### INPUT RECORDS

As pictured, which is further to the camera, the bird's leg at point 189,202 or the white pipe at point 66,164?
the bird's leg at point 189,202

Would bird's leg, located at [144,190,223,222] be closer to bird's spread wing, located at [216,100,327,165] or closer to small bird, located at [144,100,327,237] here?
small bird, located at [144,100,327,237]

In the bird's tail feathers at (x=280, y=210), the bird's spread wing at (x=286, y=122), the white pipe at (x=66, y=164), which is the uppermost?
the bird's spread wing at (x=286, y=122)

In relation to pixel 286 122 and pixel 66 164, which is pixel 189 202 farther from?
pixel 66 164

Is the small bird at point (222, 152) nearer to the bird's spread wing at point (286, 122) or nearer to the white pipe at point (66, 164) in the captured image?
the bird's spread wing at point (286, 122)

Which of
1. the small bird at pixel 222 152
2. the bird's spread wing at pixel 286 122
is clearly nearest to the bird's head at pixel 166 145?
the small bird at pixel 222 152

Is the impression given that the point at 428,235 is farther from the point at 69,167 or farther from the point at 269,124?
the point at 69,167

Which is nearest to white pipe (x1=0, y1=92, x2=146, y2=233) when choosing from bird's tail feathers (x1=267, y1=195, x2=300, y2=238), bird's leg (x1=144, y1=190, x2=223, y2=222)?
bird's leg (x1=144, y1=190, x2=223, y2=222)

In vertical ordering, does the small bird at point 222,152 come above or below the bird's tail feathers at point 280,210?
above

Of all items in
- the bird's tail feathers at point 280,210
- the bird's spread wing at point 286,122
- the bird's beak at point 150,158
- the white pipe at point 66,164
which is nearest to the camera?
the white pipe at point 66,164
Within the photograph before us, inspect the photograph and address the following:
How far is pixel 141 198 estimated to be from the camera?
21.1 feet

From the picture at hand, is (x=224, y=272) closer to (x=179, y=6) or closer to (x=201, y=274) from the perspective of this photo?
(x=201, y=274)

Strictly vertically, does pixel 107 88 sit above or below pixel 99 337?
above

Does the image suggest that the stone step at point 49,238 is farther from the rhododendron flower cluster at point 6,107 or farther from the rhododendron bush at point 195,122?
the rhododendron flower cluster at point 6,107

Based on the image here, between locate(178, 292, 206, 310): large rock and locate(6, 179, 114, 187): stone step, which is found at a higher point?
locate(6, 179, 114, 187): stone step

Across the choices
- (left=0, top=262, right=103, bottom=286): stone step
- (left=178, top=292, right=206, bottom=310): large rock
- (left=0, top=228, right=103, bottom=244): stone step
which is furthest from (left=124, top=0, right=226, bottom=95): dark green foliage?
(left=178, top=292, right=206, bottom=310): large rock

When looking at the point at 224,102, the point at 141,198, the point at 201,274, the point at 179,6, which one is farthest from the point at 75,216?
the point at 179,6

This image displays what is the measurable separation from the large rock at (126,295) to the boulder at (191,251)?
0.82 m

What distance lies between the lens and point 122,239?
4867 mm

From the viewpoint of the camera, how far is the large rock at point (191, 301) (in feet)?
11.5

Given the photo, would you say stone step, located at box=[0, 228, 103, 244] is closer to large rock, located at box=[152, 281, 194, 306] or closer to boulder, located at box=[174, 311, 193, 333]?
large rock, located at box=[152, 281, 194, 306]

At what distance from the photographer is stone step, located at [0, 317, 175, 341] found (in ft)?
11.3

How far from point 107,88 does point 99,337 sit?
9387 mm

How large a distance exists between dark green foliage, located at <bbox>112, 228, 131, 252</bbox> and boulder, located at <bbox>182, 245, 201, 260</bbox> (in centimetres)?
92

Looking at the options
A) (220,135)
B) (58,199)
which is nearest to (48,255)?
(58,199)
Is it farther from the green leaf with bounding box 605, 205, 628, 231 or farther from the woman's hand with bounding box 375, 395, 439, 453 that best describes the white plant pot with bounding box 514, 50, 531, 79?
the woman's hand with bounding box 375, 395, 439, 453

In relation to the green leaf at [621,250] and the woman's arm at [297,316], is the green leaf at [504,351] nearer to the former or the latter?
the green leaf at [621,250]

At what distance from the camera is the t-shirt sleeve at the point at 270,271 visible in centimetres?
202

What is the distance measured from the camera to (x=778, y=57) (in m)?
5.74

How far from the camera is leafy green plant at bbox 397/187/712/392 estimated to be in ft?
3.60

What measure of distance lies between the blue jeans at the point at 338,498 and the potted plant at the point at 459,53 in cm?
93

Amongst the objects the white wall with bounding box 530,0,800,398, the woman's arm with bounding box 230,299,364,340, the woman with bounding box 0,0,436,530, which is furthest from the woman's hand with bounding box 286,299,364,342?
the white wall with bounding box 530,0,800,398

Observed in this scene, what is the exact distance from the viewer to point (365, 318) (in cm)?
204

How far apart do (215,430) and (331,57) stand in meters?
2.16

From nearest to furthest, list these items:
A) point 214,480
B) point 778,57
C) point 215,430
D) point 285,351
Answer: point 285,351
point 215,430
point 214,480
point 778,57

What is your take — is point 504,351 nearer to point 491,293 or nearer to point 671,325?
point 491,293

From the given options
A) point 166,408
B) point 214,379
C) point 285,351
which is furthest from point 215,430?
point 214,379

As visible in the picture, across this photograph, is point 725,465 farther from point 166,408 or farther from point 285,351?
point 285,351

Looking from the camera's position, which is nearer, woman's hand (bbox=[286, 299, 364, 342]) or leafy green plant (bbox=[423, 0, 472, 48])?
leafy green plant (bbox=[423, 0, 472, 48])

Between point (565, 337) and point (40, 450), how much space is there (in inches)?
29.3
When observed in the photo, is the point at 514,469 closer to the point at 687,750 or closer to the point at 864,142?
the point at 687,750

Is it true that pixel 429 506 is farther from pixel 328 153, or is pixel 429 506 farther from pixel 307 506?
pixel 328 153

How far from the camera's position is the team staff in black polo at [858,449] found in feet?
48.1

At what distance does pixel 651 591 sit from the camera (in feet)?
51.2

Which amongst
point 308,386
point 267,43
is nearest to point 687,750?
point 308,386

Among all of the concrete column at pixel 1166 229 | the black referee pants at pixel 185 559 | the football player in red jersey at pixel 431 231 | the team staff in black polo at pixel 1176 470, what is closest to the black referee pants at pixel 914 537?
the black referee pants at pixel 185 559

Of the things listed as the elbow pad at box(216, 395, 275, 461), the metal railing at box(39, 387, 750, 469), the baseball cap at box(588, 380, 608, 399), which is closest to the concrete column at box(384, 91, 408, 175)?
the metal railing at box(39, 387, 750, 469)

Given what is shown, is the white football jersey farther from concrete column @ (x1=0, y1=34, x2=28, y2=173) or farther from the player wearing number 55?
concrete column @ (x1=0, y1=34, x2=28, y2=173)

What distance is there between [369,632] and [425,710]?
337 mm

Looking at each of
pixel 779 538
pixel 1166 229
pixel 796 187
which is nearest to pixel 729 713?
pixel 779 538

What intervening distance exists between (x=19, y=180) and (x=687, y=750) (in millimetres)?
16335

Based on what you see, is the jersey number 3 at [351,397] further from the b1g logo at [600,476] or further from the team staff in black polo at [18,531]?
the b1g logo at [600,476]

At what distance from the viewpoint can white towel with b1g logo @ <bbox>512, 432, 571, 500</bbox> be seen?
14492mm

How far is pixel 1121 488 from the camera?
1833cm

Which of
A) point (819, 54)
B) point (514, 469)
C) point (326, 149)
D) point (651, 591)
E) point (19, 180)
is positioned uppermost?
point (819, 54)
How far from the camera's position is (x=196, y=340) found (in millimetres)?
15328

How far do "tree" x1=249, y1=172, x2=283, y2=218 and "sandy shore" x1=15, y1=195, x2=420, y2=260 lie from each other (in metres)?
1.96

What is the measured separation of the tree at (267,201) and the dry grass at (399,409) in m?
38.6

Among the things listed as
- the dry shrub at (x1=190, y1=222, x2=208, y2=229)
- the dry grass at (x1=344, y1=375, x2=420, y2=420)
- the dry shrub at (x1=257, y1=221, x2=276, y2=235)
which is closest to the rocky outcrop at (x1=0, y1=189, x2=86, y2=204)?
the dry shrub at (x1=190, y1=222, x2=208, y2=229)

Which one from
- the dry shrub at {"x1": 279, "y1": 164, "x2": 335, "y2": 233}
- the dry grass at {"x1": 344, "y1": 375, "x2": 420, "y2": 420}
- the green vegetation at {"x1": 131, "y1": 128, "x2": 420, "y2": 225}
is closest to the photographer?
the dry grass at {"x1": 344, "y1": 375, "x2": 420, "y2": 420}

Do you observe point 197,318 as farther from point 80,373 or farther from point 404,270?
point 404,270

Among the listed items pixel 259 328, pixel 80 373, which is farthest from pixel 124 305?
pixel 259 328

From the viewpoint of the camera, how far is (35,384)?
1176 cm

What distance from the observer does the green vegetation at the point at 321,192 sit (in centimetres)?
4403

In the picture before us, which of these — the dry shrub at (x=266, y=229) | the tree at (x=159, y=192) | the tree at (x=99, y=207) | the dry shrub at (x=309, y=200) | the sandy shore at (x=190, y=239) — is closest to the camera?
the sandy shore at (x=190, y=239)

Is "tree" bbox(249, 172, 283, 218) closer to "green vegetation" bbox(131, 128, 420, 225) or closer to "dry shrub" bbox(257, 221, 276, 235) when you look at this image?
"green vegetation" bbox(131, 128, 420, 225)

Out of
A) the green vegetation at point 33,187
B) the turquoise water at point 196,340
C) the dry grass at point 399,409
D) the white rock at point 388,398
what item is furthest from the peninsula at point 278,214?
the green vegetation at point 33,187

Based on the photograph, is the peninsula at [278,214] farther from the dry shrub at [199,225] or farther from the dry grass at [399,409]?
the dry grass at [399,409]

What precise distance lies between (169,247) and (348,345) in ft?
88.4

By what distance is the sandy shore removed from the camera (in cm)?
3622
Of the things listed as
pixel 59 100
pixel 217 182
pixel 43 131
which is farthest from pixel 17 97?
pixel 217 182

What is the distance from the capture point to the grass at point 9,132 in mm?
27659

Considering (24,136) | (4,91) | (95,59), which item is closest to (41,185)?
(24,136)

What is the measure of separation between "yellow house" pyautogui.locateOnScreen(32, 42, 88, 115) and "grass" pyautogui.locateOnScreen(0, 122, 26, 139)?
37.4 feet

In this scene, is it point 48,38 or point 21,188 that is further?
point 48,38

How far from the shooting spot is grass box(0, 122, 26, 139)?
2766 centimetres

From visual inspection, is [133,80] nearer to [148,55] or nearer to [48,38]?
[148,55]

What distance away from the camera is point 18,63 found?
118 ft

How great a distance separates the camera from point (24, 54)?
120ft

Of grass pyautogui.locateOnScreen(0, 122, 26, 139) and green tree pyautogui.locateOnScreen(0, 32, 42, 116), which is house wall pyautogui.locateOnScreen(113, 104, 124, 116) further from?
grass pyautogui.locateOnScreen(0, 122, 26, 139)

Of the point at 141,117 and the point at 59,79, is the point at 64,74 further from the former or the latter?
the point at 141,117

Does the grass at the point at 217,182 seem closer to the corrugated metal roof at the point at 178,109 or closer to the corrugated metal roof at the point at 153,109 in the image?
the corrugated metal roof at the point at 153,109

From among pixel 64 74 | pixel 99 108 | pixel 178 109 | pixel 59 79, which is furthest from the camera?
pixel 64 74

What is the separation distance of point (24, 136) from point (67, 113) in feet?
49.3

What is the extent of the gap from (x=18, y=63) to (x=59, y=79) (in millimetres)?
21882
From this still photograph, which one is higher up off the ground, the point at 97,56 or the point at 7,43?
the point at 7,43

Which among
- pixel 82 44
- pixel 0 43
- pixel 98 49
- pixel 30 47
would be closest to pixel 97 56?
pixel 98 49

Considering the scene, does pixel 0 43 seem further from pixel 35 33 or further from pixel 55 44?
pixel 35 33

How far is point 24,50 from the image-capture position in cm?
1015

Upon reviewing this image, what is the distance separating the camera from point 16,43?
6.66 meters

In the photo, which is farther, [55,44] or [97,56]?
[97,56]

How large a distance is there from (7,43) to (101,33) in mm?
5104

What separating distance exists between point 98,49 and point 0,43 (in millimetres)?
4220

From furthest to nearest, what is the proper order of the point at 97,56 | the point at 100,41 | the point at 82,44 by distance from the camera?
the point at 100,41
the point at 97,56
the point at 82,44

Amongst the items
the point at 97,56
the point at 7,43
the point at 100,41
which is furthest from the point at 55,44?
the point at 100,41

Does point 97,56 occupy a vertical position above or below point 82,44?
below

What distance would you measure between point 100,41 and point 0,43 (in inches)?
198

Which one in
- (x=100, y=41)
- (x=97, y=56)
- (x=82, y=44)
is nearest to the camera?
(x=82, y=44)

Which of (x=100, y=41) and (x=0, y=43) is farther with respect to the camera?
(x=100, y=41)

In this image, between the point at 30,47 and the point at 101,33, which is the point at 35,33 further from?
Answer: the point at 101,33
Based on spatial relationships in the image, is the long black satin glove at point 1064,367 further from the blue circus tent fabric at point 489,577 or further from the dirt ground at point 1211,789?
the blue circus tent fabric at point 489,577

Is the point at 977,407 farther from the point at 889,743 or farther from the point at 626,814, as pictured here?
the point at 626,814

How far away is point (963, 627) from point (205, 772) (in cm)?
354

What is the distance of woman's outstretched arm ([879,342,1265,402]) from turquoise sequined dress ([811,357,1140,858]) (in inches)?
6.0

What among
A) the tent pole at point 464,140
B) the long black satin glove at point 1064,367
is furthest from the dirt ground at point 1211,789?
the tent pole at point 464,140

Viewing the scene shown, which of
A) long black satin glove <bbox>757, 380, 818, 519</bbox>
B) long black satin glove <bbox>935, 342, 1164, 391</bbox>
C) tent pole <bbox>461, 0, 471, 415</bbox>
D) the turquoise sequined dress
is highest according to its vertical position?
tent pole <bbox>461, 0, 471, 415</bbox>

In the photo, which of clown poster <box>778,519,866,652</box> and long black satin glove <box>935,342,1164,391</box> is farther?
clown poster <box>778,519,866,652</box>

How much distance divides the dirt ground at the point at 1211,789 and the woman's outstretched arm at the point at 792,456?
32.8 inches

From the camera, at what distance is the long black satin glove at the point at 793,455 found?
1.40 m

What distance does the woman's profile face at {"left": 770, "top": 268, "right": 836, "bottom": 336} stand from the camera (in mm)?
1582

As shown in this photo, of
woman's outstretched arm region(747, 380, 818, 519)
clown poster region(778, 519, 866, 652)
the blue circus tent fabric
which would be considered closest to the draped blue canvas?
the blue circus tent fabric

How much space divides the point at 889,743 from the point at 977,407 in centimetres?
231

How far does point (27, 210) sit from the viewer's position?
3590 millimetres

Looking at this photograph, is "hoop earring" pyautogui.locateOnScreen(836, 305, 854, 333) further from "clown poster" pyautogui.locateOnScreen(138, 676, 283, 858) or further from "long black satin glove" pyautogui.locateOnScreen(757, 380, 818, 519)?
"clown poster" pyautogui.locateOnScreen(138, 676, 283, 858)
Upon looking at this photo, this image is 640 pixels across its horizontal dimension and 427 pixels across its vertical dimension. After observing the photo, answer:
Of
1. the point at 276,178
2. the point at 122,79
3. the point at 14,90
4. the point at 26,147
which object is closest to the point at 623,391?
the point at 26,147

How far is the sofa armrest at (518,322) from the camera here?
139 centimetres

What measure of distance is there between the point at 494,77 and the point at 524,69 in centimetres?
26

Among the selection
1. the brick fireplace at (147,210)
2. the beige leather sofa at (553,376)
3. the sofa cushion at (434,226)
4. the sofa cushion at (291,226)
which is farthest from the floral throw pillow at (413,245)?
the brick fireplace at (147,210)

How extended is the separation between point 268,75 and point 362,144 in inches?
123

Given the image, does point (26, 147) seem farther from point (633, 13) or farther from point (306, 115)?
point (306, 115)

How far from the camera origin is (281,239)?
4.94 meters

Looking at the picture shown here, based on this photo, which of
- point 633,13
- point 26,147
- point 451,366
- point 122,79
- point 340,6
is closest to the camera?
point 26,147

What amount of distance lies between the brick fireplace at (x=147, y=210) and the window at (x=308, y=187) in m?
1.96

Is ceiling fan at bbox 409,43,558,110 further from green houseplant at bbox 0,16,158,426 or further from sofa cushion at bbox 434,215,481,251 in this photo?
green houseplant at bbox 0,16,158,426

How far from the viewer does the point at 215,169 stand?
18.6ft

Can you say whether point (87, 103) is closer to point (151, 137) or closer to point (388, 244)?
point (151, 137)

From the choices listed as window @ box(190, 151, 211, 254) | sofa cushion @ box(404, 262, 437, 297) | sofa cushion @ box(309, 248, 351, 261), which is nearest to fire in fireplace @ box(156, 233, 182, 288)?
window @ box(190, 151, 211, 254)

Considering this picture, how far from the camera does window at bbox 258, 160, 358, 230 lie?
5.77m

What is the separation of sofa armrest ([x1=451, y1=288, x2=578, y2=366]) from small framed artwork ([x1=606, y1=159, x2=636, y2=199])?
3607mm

######

**WORK TO BE COMPLETED:**
Every line from the one holding "How far is the sofa" through the final line of the listing must be echoed exactly; leave out all other lines.

**EXERCISE OUTPUT:**
How far is the sofa armrest at (518,322) from the camera here?
139 centimetres

What measure of distance is there between the point at 494,77 and the point at 524,69 in centimetres?
26

Among the selection
1. the brick fireplace at (147,210)
2. the beige leather sofa at (553,376)
3. the sofa cushion at (434,226)
4. the sofa cushion at (291,226)
which is farthest from the floral throw pillow at (413,245)?
the brick fireplace at (147,210)

How extended is the separation between point 268,75 and point 362,144 in inches?
123

Given the image, does point (26, 147) seem farther from point (633, 13) or farther from point (306, 115)?
point (306, 115)

How far from the camera origin is (281,239)?
4.94 meters

Looking at the picture shown here, based on this photo, which of
- point 633,13
- point 26,147
- point 451,366
- point 122,79
- point 340,6
is closest to the camera?
point 26,147

What amount of distance lies between the brick fireplace at (x=147, y=210) and the window at (x=308, y=187) in m?
1.96

Is ceiling fan at bbox 409,43,558,110 further from green houseplant at bbox 0,16,158,426 or further from sofa cushion at bbox 434,215,481,251 in this photo?
green houseplant at bbox 0,16,158,426

How far from the viewer does the point at 215,169 stand?
18.6ft

Can you say whether point (87, 103) is closer to point (151, 137) or closer to point (388, 244)?
point (151, 137)

From the choices listed as window @ box(190, 151, 211, 254) | sofa cushion @ box(404, 262, 437, 297) | sofa cushion @ box(309, 248, 351, 261), which is nearest to fire in fireplace @ box(156, 233, 182, 288)?
window @ box(190, 151, 211, 254)

Considering this picture, how far from the camera does window at bbox 258, 160, 358, 230 lie?
5.77m

What is the separation of sofa armrest ([x1=451, y1=288, x2=578, y2=366]) from small framed artwork ([x1=606, y1=159, x2=636, y2=199])?
3607mm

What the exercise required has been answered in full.